Posted: Mon Mar 16, 2009 3:40 pm
by dannyone
i have this code below which is cut down to show the main parts.
i am selecting the room-id from mysql table Rooms, and displaying them using a dynamic drop down menu.
then i want to be able to select when that room is free and store it in a table Rooms-Free using the room-id selected.
i have all the arrays working fine but i can not use the selected value from the drop down. it stores in the database as room-id is 0.
i assume i will need to make rooms.room-id = rooms-free.room-id but im not sure were. can some1 have a quick look and see how i can use the selected value. the value is stored as $nt as u will see from the code.

Code: Select all

 
<?php
$nt = $_POST["Room_ID"];
if (!isset($_POST['submit'])) { 
?>
<form method="post" action="<?php echo $PHP_SELF;?>">
Select a Student:<br />
<?php
//connects to db here
$query=("SELECT Rooms.Room_ID,Rooms.RoomName,Rooms.Building FROM Rooms");
$result = mysql_query ($query);
echo "<select name=Room_ID value=''>Room_ID</option>";
// printing the list box select command
echo "<option>- Please Select Room -</option>\n"; 
 
while($nt=mysql_fetch_array($result)){
 
echo "<option post value=$nt[Room_ID]>$nt[Room_ID], $nt[RoomName] $nt[Building]</option>";
"<br />";
}
echo "</select>";// Closing of list box
?>
<input type="submit" value="submit" name="submit">
<br /><br />
</form>
<?
}else{
echo "Your are view the availability or Room ID ".$nt.":<br /><br /><br />"; // this is echoing the room so $nt is working here
}
?>
<?php
$WhatToInsert = array();
$WhatToInsert['Monday910'] = array('\'9-10\',\'mon\',\'Free\'');
$WhatToInsert['Monday1011'] = array('\'10-11\',\'mon\',\'Free\'');
// there are more arrays but these are working
$sql1 = "replace Into Rooms_Free (Room_ID, timeslot, day, status) Values ";
$sql2 = "";
foreach ($WhatToInsert as $key => $value)
{
  if (isset($_REQUEST[$key]))
  {
    foreach ($WhatToInsert[$key] as $value2)
    {
       $sql2 .= (($sql2) ? ',(' : '(')."'$nt',$value2)";  //here is were i am stuck i need to use the selecte value from the dropdown to work with this $nt
        
    }
  }
}
$sql = (($sql2) ? $sql1.$sql2 : "");
if(!!$sql) {
echo "<br/><FONT COLOR = RED>Your Availability has been set Thank You</FONT COLOR>";
}
$conn = mysql_connect("localhost", "danny", "danny") or die ('Error connecting to mysql database!');
mysql_select_db("tutorial");
$query=mysql_query($sql);
?>
 
thanks for any help

Re: using dynamic dropdown selected value

Posted: Mon Mar 16, 2009 4:53 pm
by socket1
You have to specify the name of the value that the option is being set to:

Code: Select all

echo "<option name=\"room-id\">- Please Select Room -</option>\n";
the <option value=""> is the same as like <input type="text" name="email" />

As for the other problem you are having..... I don't know.

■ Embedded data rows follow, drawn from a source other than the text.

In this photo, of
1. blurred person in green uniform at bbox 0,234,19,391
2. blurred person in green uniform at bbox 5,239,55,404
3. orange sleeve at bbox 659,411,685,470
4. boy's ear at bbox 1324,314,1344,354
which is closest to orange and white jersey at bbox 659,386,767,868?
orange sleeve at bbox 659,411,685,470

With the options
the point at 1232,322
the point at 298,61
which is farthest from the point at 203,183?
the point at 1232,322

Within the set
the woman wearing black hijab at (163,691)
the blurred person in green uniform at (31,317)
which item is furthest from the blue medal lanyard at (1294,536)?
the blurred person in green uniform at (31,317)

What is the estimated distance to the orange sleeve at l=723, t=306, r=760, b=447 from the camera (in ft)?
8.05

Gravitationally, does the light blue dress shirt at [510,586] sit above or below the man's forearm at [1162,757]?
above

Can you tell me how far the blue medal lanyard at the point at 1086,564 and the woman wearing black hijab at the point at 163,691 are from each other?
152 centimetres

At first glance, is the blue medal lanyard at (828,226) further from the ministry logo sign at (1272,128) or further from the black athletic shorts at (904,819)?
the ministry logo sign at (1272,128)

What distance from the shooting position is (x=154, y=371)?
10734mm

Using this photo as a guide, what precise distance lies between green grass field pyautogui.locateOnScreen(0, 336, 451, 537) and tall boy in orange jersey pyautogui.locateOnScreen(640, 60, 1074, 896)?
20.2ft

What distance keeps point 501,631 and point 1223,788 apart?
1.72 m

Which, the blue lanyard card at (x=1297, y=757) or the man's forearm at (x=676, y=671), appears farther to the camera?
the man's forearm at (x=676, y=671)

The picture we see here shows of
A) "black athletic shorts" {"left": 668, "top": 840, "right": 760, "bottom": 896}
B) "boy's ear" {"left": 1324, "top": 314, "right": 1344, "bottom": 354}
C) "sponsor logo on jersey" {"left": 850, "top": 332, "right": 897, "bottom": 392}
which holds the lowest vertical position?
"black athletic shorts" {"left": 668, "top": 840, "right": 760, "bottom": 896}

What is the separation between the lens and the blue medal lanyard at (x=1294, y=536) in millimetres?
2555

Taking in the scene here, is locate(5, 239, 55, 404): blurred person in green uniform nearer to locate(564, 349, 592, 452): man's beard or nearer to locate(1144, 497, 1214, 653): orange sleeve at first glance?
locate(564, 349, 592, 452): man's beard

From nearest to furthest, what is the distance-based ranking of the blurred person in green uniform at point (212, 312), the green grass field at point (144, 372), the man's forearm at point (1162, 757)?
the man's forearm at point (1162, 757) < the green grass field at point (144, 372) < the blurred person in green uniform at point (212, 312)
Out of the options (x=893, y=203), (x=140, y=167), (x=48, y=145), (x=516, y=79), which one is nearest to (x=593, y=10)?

Re: using dynamic dropdown selected value

Posted: Mon Mar 16, 2009 5:00 pm
by dannyone
thank you for your reply socket1, but i tried ur method and it didnt work, it just gives the same output.

i think i need to define Rooms.Room_ID = Rooms_Free.Room_ID and Rooms_Free.Room_ID = '$nt'

but i dont know where to do this as i have never used the insert into query before.

can you help me out

Thanks

Re: using dynamic dropdown selected value

Posted: Mon Mar 16, 2009 5:05 pm
by socket1
Nevermind my previous post...... and this one..... I missed a section of your code.


But I do think your issue might be with this code:

Code: Select all

echo "<option post value=$nt[Room_ID]>$nt[Room_ID], $nt[RoomName] $nt[Building]</option>";
I believe it should look like:

Code: Select all

echo "<option value=\"$nt[Room_ID]\">$nt[Room_ID], $nt[RoomName] $nt[Building]</option>";
You were missing quotes around the room ID value which is most likely why it kept coming up as 0.